— Begin INPUT FOR THIS TASK —
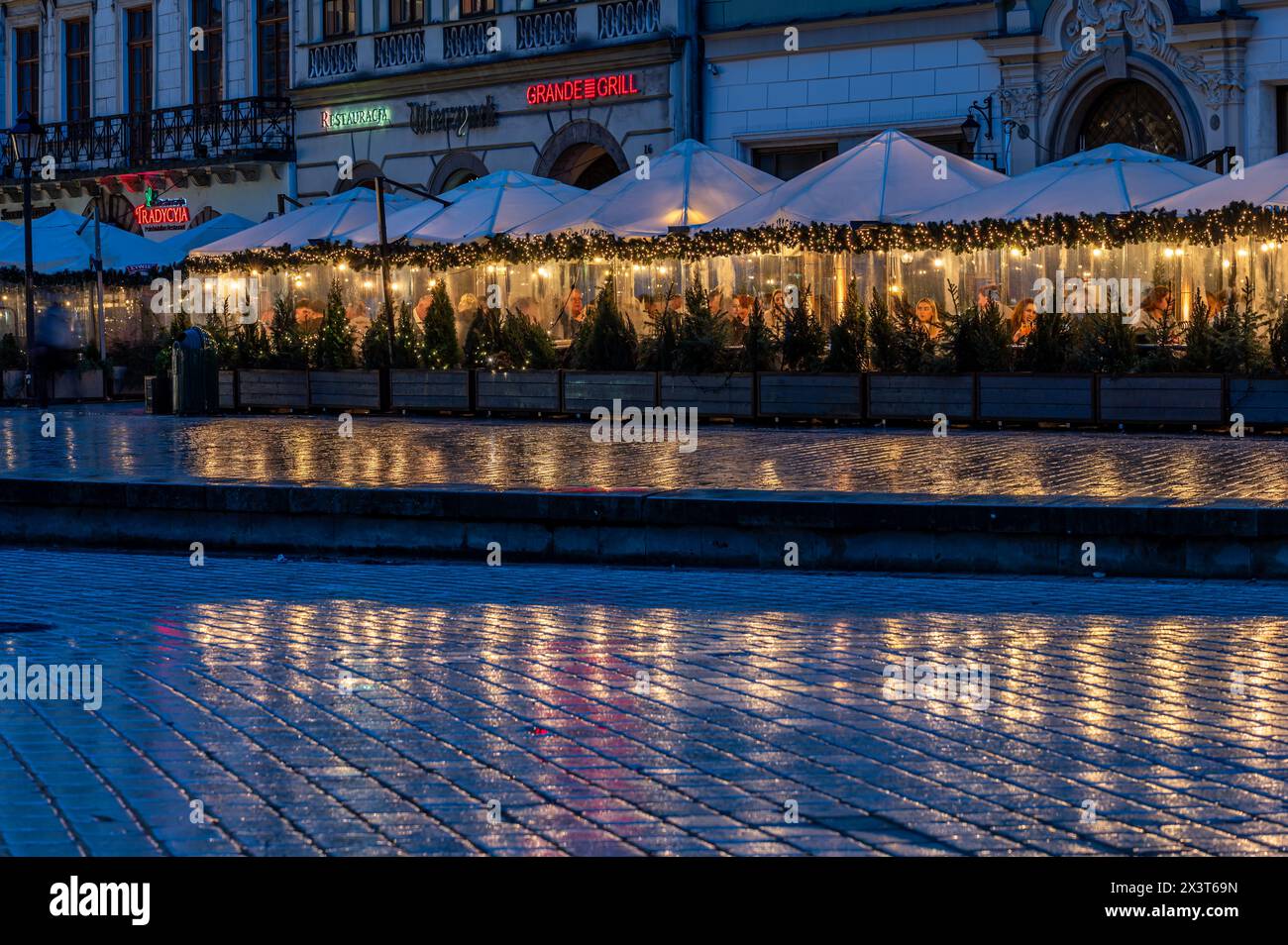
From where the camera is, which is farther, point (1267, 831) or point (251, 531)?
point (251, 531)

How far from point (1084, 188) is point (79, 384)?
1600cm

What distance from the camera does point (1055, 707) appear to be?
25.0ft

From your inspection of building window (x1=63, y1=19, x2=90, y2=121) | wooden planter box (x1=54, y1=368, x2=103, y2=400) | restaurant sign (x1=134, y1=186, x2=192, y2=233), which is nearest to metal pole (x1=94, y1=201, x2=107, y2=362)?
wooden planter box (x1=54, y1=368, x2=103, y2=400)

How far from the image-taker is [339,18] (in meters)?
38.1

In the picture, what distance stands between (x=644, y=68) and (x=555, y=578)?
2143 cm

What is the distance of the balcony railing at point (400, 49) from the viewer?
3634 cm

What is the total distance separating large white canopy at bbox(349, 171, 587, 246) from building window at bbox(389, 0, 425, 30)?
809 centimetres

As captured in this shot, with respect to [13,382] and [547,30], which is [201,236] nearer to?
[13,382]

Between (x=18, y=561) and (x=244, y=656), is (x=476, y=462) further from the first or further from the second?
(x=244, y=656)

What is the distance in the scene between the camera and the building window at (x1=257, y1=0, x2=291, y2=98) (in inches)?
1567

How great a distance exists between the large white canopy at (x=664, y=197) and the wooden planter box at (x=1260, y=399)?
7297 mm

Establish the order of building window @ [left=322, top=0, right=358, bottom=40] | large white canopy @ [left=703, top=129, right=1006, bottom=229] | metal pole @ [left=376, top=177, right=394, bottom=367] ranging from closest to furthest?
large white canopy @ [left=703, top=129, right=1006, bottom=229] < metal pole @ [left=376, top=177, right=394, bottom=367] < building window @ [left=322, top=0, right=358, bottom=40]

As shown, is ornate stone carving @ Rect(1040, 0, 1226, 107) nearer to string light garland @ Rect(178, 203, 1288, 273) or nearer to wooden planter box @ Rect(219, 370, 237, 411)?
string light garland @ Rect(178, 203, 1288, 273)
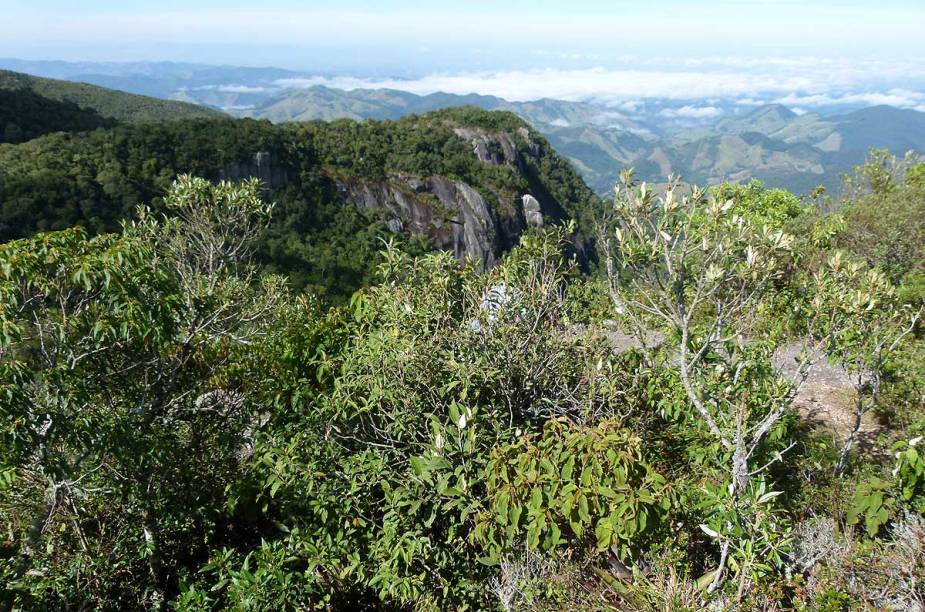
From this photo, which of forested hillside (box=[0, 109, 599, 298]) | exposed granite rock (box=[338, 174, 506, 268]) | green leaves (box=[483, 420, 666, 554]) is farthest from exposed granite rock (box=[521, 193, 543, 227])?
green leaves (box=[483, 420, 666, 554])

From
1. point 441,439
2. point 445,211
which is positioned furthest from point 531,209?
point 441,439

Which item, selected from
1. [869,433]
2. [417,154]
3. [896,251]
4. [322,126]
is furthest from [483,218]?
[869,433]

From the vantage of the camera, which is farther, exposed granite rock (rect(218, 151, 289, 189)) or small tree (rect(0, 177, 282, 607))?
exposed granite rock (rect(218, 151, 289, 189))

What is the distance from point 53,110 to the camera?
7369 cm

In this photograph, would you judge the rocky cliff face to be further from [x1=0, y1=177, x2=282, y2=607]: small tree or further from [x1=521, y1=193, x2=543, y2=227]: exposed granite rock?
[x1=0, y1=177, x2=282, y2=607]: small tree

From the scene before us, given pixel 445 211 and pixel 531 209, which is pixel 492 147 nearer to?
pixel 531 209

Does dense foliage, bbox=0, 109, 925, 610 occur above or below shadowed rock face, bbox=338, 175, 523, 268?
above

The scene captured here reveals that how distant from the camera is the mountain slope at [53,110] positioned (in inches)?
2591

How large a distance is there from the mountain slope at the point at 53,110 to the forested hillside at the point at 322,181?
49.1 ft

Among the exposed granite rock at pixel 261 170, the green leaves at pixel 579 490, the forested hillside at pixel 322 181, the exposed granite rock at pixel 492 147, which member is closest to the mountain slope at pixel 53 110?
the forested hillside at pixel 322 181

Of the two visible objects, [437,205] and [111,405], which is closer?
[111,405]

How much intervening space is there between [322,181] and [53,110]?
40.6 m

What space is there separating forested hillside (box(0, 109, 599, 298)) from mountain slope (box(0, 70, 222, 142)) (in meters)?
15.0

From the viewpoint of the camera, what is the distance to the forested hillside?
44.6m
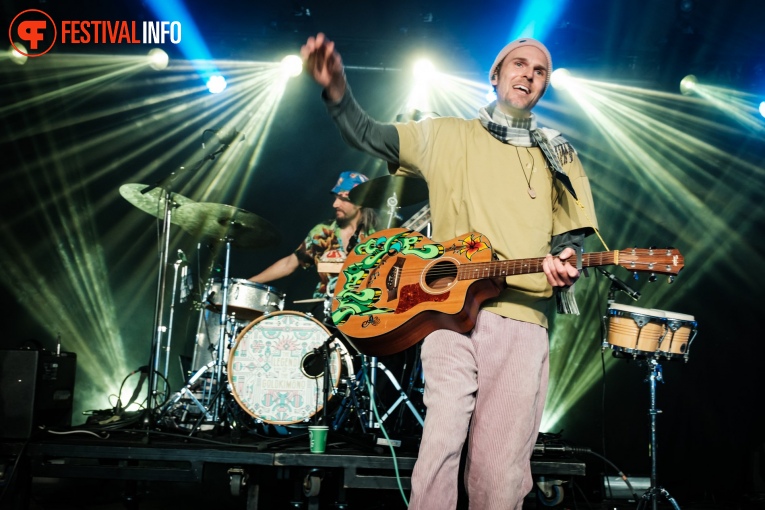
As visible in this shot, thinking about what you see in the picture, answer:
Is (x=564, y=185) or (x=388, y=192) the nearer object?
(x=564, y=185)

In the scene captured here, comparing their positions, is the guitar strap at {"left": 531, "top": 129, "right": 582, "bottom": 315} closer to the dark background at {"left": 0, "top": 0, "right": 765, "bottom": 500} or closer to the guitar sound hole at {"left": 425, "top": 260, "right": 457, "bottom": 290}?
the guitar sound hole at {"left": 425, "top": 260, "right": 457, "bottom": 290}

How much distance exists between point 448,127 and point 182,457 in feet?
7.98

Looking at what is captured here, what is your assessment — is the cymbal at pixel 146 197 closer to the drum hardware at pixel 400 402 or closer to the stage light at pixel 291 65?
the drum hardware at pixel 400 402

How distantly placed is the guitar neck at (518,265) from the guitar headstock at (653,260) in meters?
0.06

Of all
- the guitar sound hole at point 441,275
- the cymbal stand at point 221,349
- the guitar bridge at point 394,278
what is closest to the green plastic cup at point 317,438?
— End INPUT FOR THIS TASK —
— Begin INPUT FOR THIS TASK —
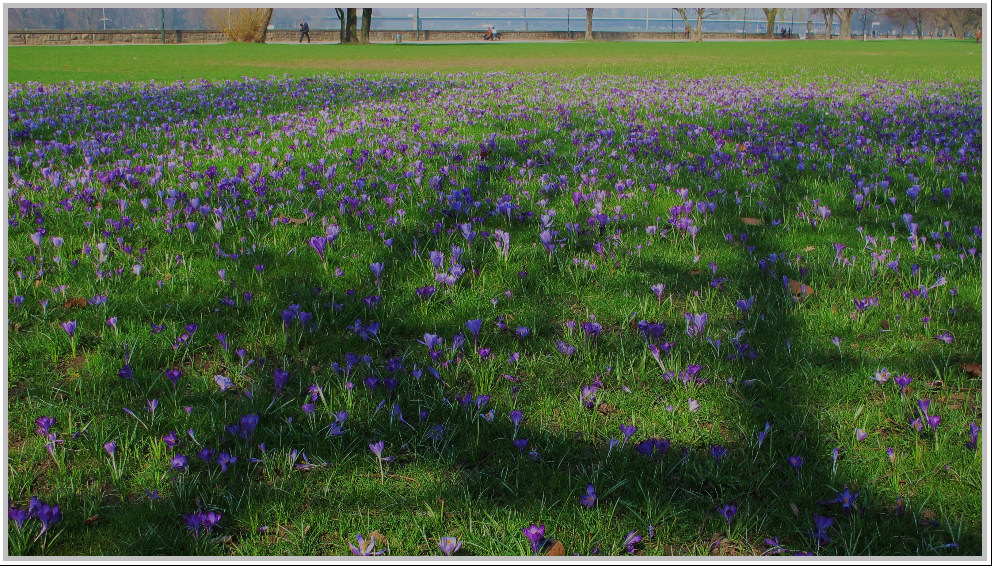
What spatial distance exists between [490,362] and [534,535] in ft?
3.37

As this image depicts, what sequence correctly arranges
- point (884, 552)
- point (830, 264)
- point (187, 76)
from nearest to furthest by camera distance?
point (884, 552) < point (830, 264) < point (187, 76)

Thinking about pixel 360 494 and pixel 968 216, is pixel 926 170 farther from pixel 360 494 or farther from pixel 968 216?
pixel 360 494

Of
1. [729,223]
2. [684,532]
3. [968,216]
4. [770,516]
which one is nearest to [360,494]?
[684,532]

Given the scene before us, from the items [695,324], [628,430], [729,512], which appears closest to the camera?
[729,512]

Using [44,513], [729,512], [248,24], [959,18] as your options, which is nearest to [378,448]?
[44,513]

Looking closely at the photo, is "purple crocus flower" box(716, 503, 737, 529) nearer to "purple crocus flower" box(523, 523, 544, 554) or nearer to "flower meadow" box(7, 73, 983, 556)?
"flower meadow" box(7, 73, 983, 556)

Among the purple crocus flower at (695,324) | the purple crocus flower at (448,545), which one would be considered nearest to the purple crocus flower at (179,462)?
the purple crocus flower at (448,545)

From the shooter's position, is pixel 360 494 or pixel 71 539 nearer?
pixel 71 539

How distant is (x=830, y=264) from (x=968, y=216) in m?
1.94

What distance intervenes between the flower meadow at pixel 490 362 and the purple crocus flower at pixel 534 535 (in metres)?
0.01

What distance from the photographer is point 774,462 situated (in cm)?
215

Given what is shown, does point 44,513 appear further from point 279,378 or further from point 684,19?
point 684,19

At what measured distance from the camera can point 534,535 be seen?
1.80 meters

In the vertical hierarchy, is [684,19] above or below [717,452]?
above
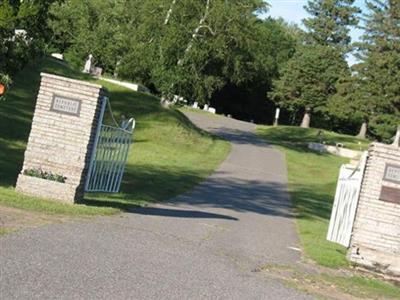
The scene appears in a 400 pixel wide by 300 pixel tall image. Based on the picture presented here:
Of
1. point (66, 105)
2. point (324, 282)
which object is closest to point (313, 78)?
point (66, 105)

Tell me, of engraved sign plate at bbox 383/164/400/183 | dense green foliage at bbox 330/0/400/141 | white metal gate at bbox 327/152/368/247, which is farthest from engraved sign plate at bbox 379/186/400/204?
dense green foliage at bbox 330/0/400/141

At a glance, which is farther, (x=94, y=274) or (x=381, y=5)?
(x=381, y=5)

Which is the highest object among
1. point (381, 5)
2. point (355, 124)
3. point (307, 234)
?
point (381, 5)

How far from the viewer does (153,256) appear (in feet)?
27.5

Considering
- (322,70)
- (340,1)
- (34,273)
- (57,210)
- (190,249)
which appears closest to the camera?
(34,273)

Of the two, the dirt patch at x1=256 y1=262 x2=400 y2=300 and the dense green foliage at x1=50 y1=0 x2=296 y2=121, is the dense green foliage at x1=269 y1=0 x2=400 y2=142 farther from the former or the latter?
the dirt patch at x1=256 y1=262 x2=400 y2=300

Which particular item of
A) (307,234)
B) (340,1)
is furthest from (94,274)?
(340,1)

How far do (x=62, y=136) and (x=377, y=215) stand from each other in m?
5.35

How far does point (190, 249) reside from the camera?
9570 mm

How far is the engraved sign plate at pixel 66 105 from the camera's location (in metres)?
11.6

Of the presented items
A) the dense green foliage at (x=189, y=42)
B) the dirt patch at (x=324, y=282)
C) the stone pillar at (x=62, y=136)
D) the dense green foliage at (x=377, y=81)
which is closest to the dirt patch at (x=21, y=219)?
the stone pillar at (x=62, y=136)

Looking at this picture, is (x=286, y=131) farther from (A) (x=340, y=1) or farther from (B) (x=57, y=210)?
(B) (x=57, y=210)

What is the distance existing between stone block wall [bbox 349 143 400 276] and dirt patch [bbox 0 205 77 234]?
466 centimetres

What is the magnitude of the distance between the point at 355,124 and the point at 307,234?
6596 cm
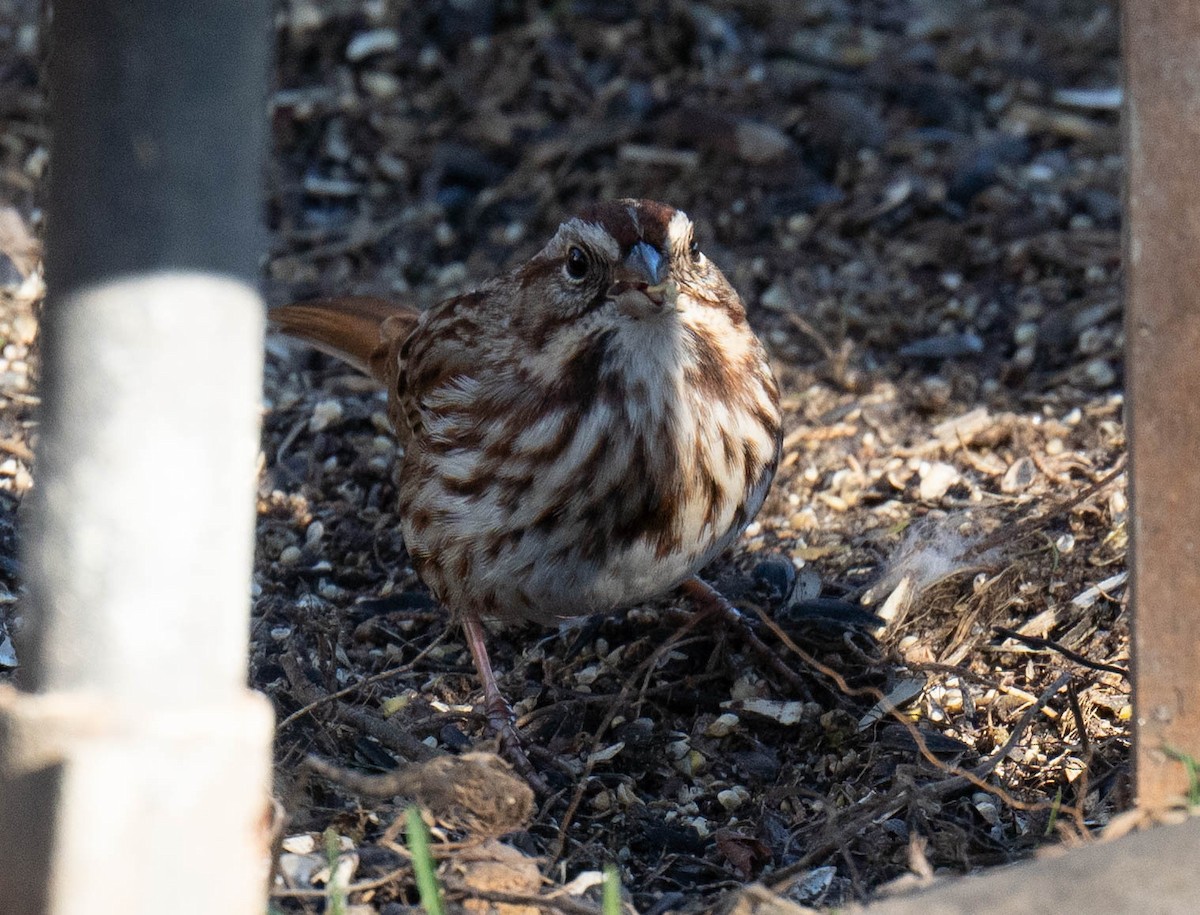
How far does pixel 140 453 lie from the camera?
— End INPUT FOR THIS TASK —
== WHAT IS REQUIRED ==
Write out the lines from the line with "How far is the" to the line with "How far does pixel", including both of those lines, exactly as they appear, but leave out the pictures.

== PROBLEM SOLUTION ==
How far is the engraved sign plate at pixel 66 105 from the camera's location (in metres)?
11.6

Of the presented items
A) the dense green foliage at (x=189, y=42)
B) the dirt patch at (x=324, y=282)
C) the stone pillar at (x=62, y=136)
D) the dense green foliage at (x=377, y=81)
which is closest to the dirt patch at (x=21, y=219)?
the stone pillar at (x=62, y=136)

Looking at this picture, is (x=286, y=131) farther from (A) (x=340, y=1) or farther from (B) (x=57, y=210)?
(B) (x=57, y=210)

What is the distance existing between stone block wall [bbox 349 143 400 276] and dirt patch [bbox 0 205 77 234]?
466 centimetres

What is the magnitude of the distance between the point at 355,124 and the point at 307,234?
6596 cm
How far does pixel 140 453 lie from the camera?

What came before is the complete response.